TASK DIRECTIONS: According to the book review excerpt, why was the cave site of the Hongyuan Forging plant chosen in the 1960s?

EXTRACT:
[START]

Or consider the changes in a remote Chinese village, where peasant farmers have been taught to produce world-class aircraft parts for Boeing. Although many of the workers at the Hongyuan Forging plant in Shaanxi Province still live in houses with thatched roofs and keep goats for the milk they produce, and although the factory they work in is located in a series of caves - a site chosen in the 1960s as a shelter from nuclear attack - they are able to produce high-tech titanium-alloy support struts for the engine mounts on new 747s.

Again, as is frequently the case in the book, some of the keenest insights come from the people that Mr. Greider quotes. "'Since we have business with Boeing,'" says Kang Feng Zio, the factory's general manager, "'this makes us upgrade our forgings so our technology is very close to the world standards… We intend to develop our company as the biggest in China, the biggest in East Asia. I think in this way - the way of the market - it won't be long before China will have great changes.'"

These two scenes also illustrate a central point of the book: that modern industrial techniques have in some ways empowered people everywhere - again, illustrating that we are one world. As Mr. Greider writes: "The global system of production is teaching a powerful lesson: people everywhere are capable, everywhere in the world. Every nation, especially the wealthier ones, promotes its own version of national arrogance, a natural self-centeredness that is very difficult to set aside. But global commerce undermines - and perhaps will someday destroy - the ancient, nativist stereotypes by which different peoples are ranked and rank themselves."

One downside of all of this is that for many workers in industrialized countries, the availability of so many capable people around the world tends to push wages down, in many cases leading to the elimination of their jobs. Mr. Greider illuminates the quandary faced by high wage workers when he visited a meeting of the International Metalworkers Federation in Zurich. Delegates from some 90 countries had gathered to celebrate 100 years of solidarity and to adopt an "action program" to confront global capitalism. But, writes Mr. Greider, their "reunion seemed more melancholy than celebratory, for it mainly delineated how the globalization of production has dismantled a century's work, the collective mobilization of workers."

[END]

SUPPLIED DATA:

[START]

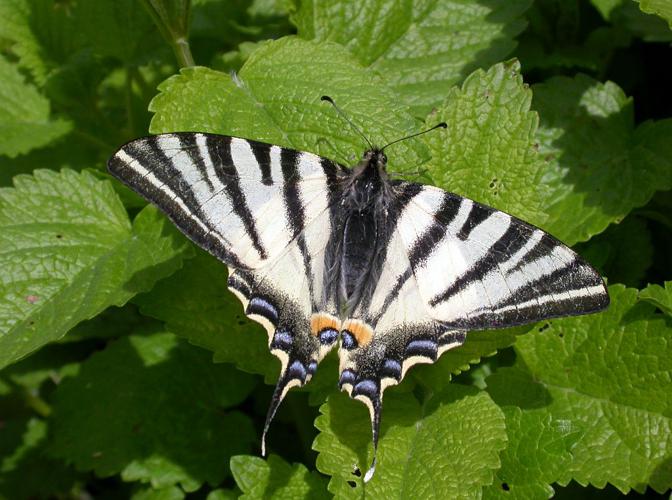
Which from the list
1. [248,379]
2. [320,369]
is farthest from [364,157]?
[248,379]

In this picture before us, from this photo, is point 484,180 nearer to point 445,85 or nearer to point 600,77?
point 445,85

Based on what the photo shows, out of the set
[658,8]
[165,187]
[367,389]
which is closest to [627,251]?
[658,8]

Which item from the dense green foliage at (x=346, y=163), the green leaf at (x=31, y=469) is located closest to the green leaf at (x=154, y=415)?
the dense green foliage at (x=346, y=163)

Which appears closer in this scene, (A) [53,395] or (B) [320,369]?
(B) [320,369]

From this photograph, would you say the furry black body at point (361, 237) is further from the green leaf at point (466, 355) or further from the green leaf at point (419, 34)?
the green leaf at point (419, 34)

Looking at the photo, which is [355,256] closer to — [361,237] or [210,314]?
[361,237]
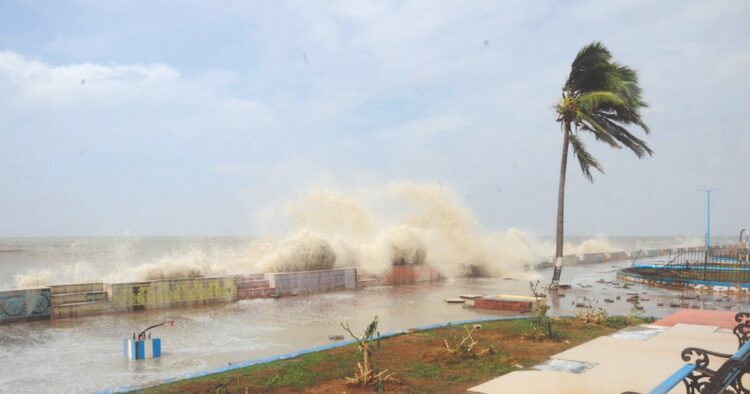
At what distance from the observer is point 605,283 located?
20.1m

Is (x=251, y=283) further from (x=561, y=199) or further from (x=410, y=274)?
(x=561, y=199)

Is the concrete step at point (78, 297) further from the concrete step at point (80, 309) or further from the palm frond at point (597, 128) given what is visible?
the palm frond at point (597, 128)

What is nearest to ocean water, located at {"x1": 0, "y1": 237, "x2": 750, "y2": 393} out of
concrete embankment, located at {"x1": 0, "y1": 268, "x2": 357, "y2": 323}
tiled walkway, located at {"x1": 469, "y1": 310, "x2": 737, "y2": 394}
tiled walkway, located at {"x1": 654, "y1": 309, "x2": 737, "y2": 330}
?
concrete embankment, located at {"x1": 0, "y1": 268, "x2": 357, "y2": 323}

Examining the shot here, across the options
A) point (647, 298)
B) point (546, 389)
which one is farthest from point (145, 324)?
point (647, 298)

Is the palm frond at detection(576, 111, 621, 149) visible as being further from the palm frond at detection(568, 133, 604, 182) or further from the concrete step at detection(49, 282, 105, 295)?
the concrete step at detection(49, 282, 105, 295)

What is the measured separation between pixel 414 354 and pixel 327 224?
20916mm

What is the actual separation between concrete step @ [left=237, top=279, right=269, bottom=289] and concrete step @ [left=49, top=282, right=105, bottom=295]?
139 inches

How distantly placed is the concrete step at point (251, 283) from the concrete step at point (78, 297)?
3.55 metres

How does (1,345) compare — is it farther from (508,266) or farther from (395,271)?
(508,266)

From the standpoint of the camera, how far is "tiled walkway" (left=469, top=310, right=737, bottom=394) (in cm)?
506

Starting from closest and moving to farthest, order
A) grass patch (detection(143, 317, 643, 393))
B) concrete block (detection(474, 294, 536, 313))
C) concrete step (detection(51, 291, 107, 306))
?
grass patch (detection(143, 317, 643, 393)) → concrete block (detection(474, 294, 536, 313)) → concrete step (detection(51, 291, 107, 306))

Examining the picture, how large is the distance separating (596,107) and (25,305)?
16228 mm

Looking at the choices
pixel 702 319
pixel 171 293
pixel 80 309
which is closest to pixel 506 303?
pixel 702 319

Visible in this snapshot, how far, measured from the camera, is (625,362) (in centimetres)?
602
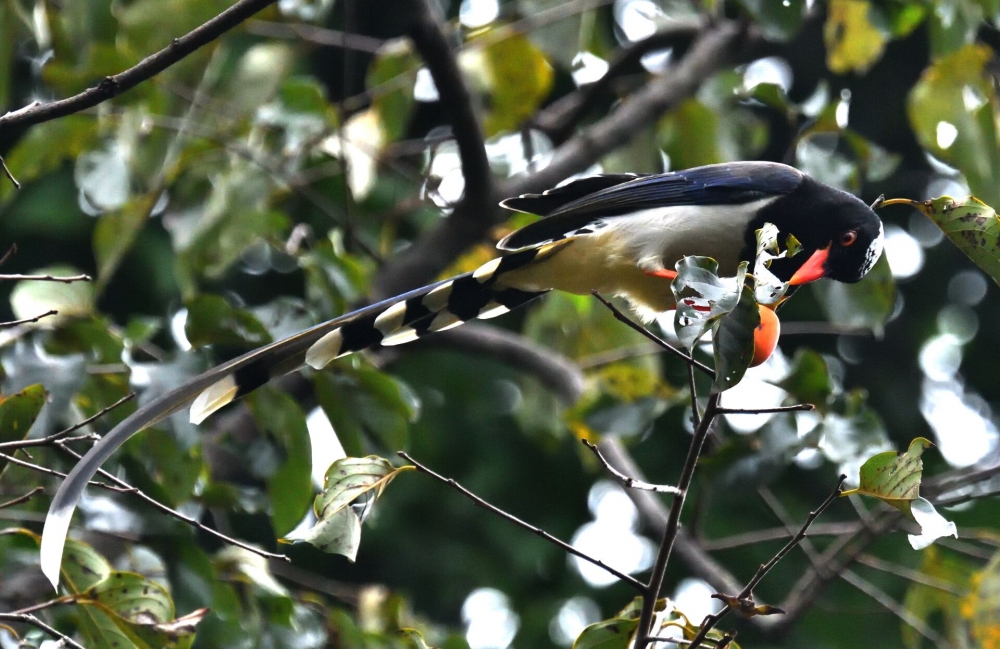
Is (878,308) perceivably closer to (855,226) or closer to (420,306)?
(855,226)

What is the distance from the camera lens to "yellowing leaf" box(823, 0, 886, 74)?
3.81 m

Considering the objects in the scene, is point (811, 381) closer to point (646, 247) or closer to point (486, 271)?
point (646, 247)

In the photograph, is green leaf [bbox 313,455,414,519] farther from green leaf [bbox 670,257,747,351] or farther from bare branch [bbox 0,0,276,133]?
bare branch [bbox 0,0,276,133]

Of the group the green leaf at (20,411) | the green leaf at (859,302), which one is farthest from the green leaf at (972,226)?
the green leaf at (20,411)

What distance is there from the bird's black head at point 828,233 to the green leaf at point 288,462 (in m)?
1.27

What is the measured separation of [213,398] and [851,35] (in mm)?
2739

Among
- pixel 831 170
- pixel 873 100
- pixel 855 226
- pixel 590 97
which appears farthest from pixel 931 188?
pixel 855 226

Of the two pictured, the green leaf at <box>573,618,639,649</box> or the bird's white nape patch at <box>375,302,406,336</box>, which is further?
the bird's white nape patch at <box>375,302,406,336</box>

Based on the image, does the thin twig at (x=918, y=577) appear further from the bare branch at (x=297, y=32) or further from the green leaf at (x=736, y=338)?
the bare branch at (x=297, y=32)

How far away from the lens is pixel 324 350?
237 centimetres

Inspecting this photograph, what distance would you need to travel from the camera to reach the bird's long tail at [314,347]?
1826mm

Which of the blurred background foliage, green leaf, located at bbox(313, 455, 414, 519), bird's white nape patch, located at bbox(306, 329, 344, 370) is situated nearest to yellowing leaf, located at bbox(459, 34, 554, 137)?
the blurred background foliage

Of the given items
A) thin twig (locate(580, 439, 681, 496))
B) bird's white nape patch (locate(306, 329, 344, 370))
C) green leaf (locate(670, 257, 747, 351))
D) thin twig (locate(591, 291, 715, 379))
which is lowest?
bird's white nape patch (locate(306, 329, 344, 370))

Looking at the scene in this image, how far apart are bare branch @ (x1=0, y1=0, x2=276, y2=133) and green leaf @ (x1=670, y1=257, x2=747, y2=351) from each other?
78 cm
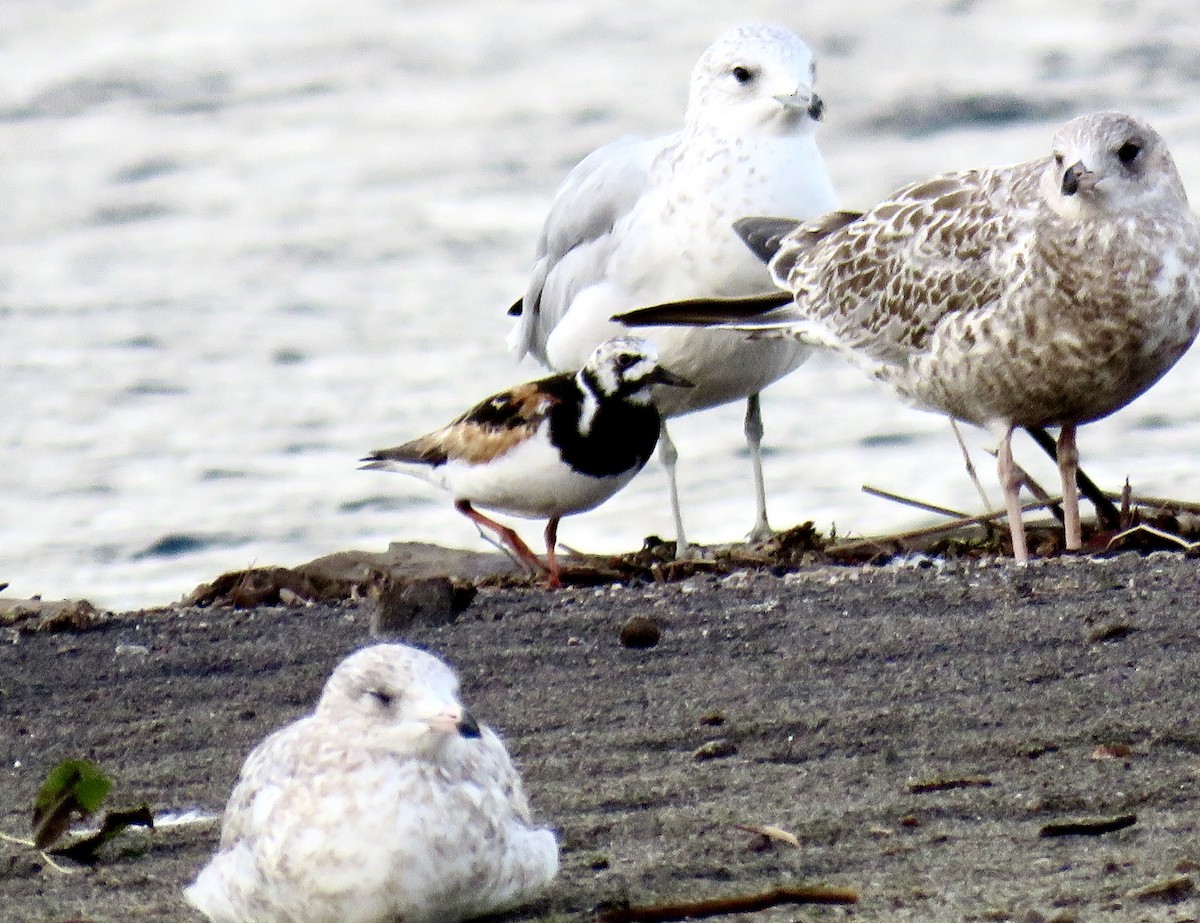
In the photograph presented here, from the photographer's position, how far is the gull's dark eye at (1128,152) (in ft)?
20.3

[END]

COMPLETED EXERCISE: It was chosen as a shelter from nuclear attack.